*** SELECTED PASSAGE ***
Blaisdons were once a popular variety grown for the jam making trade but became less useful once freezing fruit opened up the market, enabling manufacturers to go further afield and shop around on price. I read somewhere of someone locally with a small orchard of Blaisdons where a railway line once ran along the bottom of the garden, so the freshly picked fruit was loaded straight onto the train that then chugged its way directly to the factory, collecting fruit from others along the way.
Stephen, who lives next door but one from me, has a Blaisdon tree that very conveniently overhangs a raised decking platform in his garden. He said I could help myself to his crop, and so of course I did. This meant my September ingredient has not only been plentiful but also absolutely free. As well as these purple plums I picked some lovely acid yellow ones that grow in the field behind the house. I haven’t a clue what kind they are. And then there are the damsons… I’m not even going to include them here, suffice to say I’ve picked basket loads.

foraging for yellow plums

As is always the way when dealing with a glut, you have to act fast and be ready for processing. It is a mad dash to get everything tucked in and put away before the fruit flies decide to set up camp in your kitchen. I wanted to save as many plums as possible to use as ingredients later, so some have been cooked and stoned then packed into containers in the freezer. The freezer has its uses but it fills up fast and I suspect costs an outlandish amount to run. Frozen ingredients can rack up considerable additional hidden costs making my free plums not quite such a great deal. I now prefer to can as much produce as possible. Once in the jar and processed, the fruit is ready-to-go whenever required with no thawing time, you simply pop the seal and run with it.
One of my favourite discoveries since my canning journey began is bottling fruit compotes. These ready-made desserts are then instantly available and the processing means you can use less sugar. This month, as well as plums done and dusted every conceivable way, whole, squashed and pureed, specially for the Can Jam I’ve made a plum compote and filled my favourite vintage 70’s Kilner jars. I love the look of them and think it’s about time Ravenhead Kilner had the imagination to reissue them. Don’t they know bottling is back!

plum and blueberry compote with calvados syrup canned

PLUM & BLUEBERRY COMPOTE IN CALVADOS SYRUP
Adapted from a recipe in my favourite book Fancy Pantry (1986) by Helen Witty

For each 1litre (1 quart) jar you will need:
850g (1 3/4lbs) whole plums
125g (1 cup) blueberries, rinsed and drained
3 Tbsp calvados or other good brandy

For the syrup:
275g (1 1/2 cups) sugar
0.5ltr (2 cups) water

Prepare the water bath, jars and seals ready for canning. For more info about how to hot water process, refer to the guide here.
*** End of SELECTED PASSAGE ***
*** AVAILABLE DATA ***
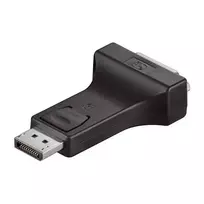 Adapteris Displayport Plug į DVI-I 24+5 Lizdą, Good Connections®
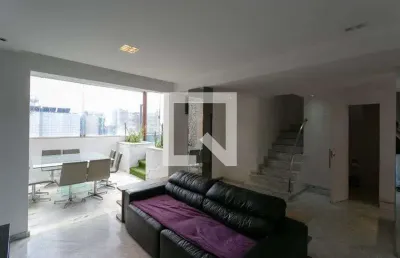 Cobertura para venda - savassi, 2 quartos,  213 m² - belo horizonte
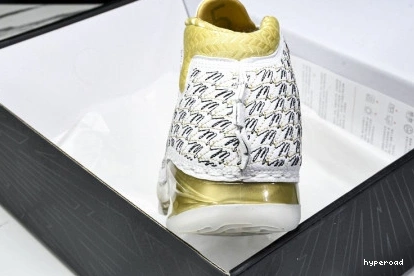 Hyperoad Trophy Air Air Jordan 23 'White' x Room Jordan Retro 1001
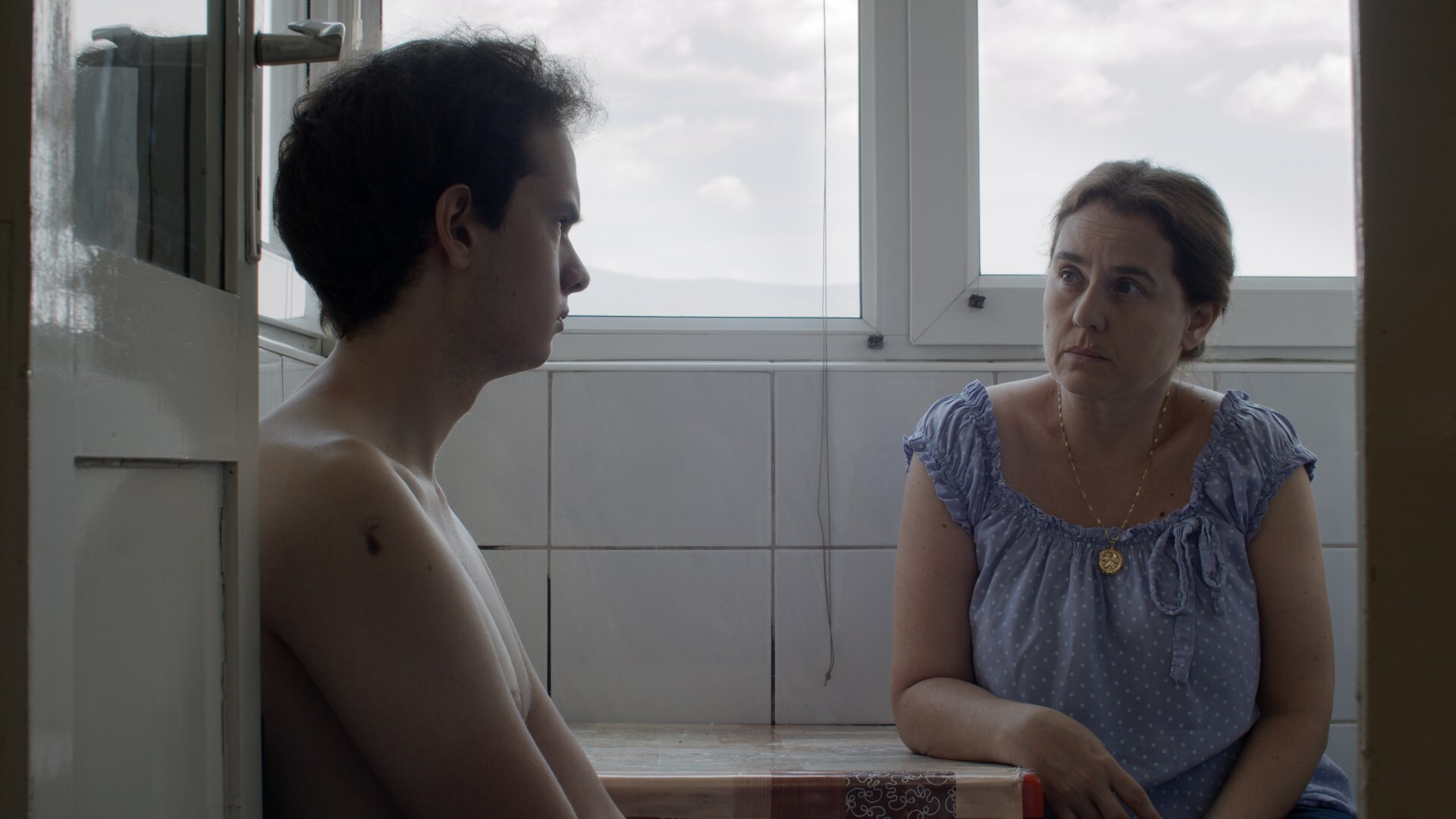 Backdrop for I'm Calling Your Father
*** End of AVAILABLE DATA ***
→ **USING THE INFORMATION**:
1) In the passage about Blaisdon plums, what made Blaisdons less useful to the jam making trade?
2) Please sum up the passage about Blaisdon plums in two sentences.
3) Using the passage about Blaisdon plums, decide whether each statement agrees with it, answering yes or no and quoting the deciding words: (a) The writer knows what variety the yellow plums are. (b) Processing bottled compotes means less sugar can be used. (c) The recipe comes from a book published in 1996.

→ **SOLUTION LIST**:
1) Freezing fruit opened up the market, so manufacturers could go further afield and shop around on price.

2) The writer picked a free crop of Blaisdon plums from a neighbor's tree and yellow plums from a field behind the house, and notes that Blaisdons were once grown for the jam making trade. Preferring canning to freezing, the writer made a plum compote in vintage 70's Kilner jars, with a plum and blueberry compote in calvados syrup recipe adapted from the book Fancy Pantry.

3)
(a) No: "I haven’t a clue what kind they are."
(b) Yes: "the processing means you can use less sugar."
(c) No: "Fancy Pantry (1986)"